Passage to read -
>> START
Unfortunately I don't have much information, I hope we get a better answer but in the meantime:

According to Wikipedia

The sunshield segment also includes that trim flap at the end of a sunshield deployment boom. This is also called the momentum trim tab. The trim tab helps balance out solar pressure. The trim tab also manages the effects of the reaction wheels. The reaction wheels are located in the Spacecraft Bus (JWST)

The trim flap reduces the amount of fuel needed, because the spacecraft does not have to balance out the force from solar pressure.

enter image description here

Image shows the solar vane/trim tab. Taken from this pdf red arrow added

Which also contains the interesting paragraph:

The Sunshield size, shape and aft momentum trim flap minimize torque build-up due to solar pressure, thus reducing fuel consumption.

The trim flap is not articulated or adjustable in flight. According to this JWST page:

The momentum flap balances the solar pressure on the sunshield, like a trim flap in sailing. It's not adjustable on orbit, but it is while it's on the ground.


Brilliant question. I'm surprised nobody referred to the amazing JSWT User Documentation available at STScl-JWST. (This question was active again, somehow, so adding an answer.)

Antzi's answer was only regarding momentum management, stationkeeping is about orbit maintenance. But let's address both here.

From the JWST user documentation, it is clear that the solar torque although balanced out by reaction wheels is enough for momentum management, but for orbit maintenance around L2, frequent station-keeping maneuvers are necessary.

While orbits about the L2 point are inherently unstable, the orbit size is large and the orbital velocity is low (~1 km/s), so the orbit "decays" slowly. However, JWST's large sun shield, roughly the size of a tennis court, is subject to significant solar radiation pressure which results in both a force and a torque. The direction of solar force varies as the observatory's attitude changes from observation to observation. The solar torque is balanced by reaction wheels, but periodically, the accumulated momentum is dumped by firing thrusters. Because JWST operations are event-driven, the observatory attitude profile and momentum dumping cannot be accurately predicted months in advance. These two perturbations increase the acceleration of JWST from its orbit about L2, and necessitates more frequent orbit maintenance (station keeping) maneuvers than other Lagrange orbit missions (which are typically 3–4 times per year).

Thus, for station keeping JWST uses thrusters, while maintaining relative sun-pointing requirements, as follows:

Orbit perturbations along the Sun-L2 axis have the greatest impact on-orbit stability. Thrusters are mounted on the spacecraft bus on the side of the sun shield facing the Sun; those used for orbit correction are oriented as far away from the sun shield as possible, and the sun shield can support a larger sun-pitch angle1 for orbit correction than is allowed for science operations. This architecture allows thruster firing at angles up to 90° from the Sun consistent with Sun avoidance restrictions, which is sufficient to provide orbit correction in all cases.
>> END
Record excerpts -
>> START
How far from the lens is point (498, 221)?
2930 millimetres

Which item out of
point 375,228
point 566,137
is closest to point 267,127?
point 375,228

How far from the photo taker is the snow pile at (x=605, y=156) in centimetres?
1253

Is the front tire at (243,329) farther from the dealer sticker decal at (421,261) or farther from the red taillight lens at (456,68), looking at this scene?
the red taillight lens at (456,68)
>> END
>> START
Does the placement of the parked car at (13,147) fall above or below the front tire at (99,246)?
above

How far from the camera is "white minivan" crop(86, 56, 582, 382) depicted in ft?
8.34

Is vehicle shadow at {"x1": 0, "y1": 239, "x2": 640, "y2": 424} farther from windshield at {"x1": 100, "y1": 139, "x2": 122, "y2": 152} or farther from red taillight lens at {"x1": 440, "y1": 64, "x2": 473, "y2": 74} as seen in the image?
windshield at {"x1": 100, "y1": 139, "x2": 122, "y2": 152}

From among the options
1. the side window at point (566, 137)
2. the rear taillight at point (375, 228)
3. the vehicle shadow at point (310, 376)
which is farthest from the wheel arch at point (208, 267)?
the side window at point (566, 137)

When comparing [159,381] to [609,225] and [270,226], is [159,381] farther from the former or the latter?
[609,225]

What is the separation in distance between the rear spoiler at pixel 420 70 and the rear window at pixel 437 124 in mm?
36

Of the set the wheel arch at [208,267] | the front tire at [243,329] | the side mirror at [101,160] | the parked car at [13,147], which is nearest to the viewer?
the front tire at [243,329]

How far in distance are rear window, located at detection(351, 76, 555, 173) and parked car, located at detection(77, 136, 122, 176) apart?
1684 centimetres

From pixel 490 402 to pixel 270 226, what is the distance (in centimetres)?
>> END
Required tasks -
(1) According to the passage on the JWST sunshield, how many times per year do other Lagrange orbit missions typically perform station-keeping maneuvers?
(2) Go on with the passage on the JWST sunshield, starting after its final sentence.
The lines play no part in this work.

Task results -
(1) 3–4 times per year

(2)
For momentum management, JWST suffers from massive momentum buildup, as suggested in the question, described here.

During science observations, the observatory will be pointed at a target, in an orientation at which the sun shield center of pressure is not aligned with the observatory center of mass. As solar photons hit the large sun shield, they place a torque on the observatory as a whole. The attitude control subystem (ACS) counteracts this torque by appropriately changing the spin rate on the reaction wheels, with the consequence that angular momentum accumulates in the reaction wheels. Momentum accumulation depends on the solar pitch angle, the roll orientation of the telescope, and the visit duration at a particular pointing position. The angular momentum (spin rate) of the reaction wheels must be managed to be kept within operational limits.

Mission planners are creative in using a technique for momentum management that is passive:

Momentum changes can be managed at some level by the way a sequence of observations is planned; this is done by observing at an orientation that builds momentum in a particular reaction wheel, followed by an observation at an orientation that removes momentum from that wheel.

But, not always, as some need-based science require a quicker slew and orientation which overrides the above momentum management program, and hence "momentum dumping" is performed by unloading the wheels as required.

However, managing momentum is only one of a number of planning constraints. At some point, one or more wheels will need to be adjusted to stay within operational bounds. The planning and scheduling system inserts planned momentum unloads into the schedule as needed, based on the modeling of expected momentum buildup, currently expected to be 1–2 times per week. Each unload activity takes a few hours, in which the observatory slews to a particular orientation to minimize the impact on the orbit and then fires thrusters as needed to allow the spin rate of the reaction wheels to be adjusted.

P.S: What Steve Linton mentioned in the question comments, is also correct.

The orbit will be biased to compensate for mean outward forces associated with gravitation of the planets and radiation pressure on the sun shield.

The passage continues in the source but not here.